Action item:
What is needed is an exact copy of all the data.

Input material:
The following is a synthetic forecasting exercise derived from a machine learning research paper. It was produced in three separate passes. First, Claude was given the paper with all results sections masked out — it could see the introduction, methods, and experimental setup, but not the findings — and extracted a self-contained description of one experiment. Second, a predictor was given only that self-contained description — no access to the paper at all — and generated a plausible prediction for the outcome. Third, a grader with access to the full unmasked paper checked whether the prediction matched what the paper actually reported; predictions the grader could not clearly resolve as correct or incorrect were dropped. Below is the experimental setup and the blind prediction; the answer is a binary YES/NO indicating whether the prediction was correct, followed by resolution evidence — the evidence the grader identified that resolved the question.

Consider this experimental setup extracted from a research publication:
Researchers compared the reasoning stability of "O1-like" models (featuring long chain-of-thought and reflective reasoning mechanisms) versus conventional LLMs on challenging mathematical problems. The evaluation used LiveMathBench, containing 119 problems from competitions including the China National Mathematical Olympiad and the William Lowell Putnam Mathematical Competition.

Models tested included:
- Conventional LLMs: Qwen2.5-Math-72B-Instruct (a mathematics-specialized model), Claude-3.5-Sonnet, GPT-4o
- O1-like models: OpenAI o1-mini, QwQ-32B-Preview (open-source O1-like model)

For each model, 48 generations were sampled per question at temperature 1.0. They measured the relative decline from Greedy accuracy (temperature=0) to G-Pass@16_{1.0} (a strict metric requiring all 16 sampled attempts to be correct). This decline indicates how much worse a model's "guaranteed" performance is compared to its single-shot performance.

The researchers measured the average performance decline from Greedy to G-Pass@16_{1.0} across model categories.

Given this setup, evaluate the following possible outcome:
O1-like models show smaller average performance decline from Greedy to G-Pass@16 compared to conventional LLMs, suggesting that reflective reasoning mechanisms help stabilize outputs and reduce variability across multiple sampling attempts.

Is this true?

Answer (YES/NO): YES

Result for this exercise:
The following is a synthetic forecasting exercise derived from a machine learning research paper. It was produced in three separate passes. First, Claude was given the paper with all results sections masked out — it could see the introduction, methods, and experimental setup, but not the findings — and extracted a self-contained description of one experiment. Second, a predictor was given only that self-contained description — no access to the paper at all — and generated a plausible prediction for the outcome. Third, a grader with access to the full unmasked paper checked whether the prediction matched what the paper actually reported; predictions the grader could not clearly resolve as correct or incorrect were dropped. Below is the experimental setup and the blind prediction; the answer is a binary YES/NO indicating whether the prediction was correct, followed by resolution evidence — the evidence the grader identified that resolved the question.

Consider this experimental setup extracted from a research publication:
Researchers compared the reasoning stability of "O1-like" models (featuring long chain-of-thought and reflective reasoning mechanisms) versus conventional LLMs on challenging mathematical problems. The evaluation used LiveMathBench, containing 119 problems from competitions including the China National Mathematical Olympiad and the William Lowell Putnam Mathematical Competition.

Models tested included:
- Conventional LLMs: Qwen2.5-Math-72B-Instruct (a mathematics-specialized model), Claude-3.5-Sonnet, GPT-4o
- O1-like models: OpenAI o1-mini, QwQ-32B-Preview (open-source O1-like model)

For each model, 48 generations were sampled per question at temperature 1.0. They measured the relative decline from Greedy accuracy (temperature=0) to G-Pass@16_{1.0} (a strict metric requiring all 16 sampled attempts to be correct). This decline indicates how much worse a model's "guaranteed" performance is compared to its single-shot performance.

The researchers measured the average performance decline from Greedy to G-Pass@16_{1.0} across model categories.

Given this setup, evaluate the following possible outcome:
O1-like models show smaller average performance decline from Greedy to G-Pass@16 compared to conventional LLMs, suggesting that reflective reasoning mechanisms help stabilize outputs and reduce variability across multiple sampling attempts.

Is this true?

Answer (YES/NO): YES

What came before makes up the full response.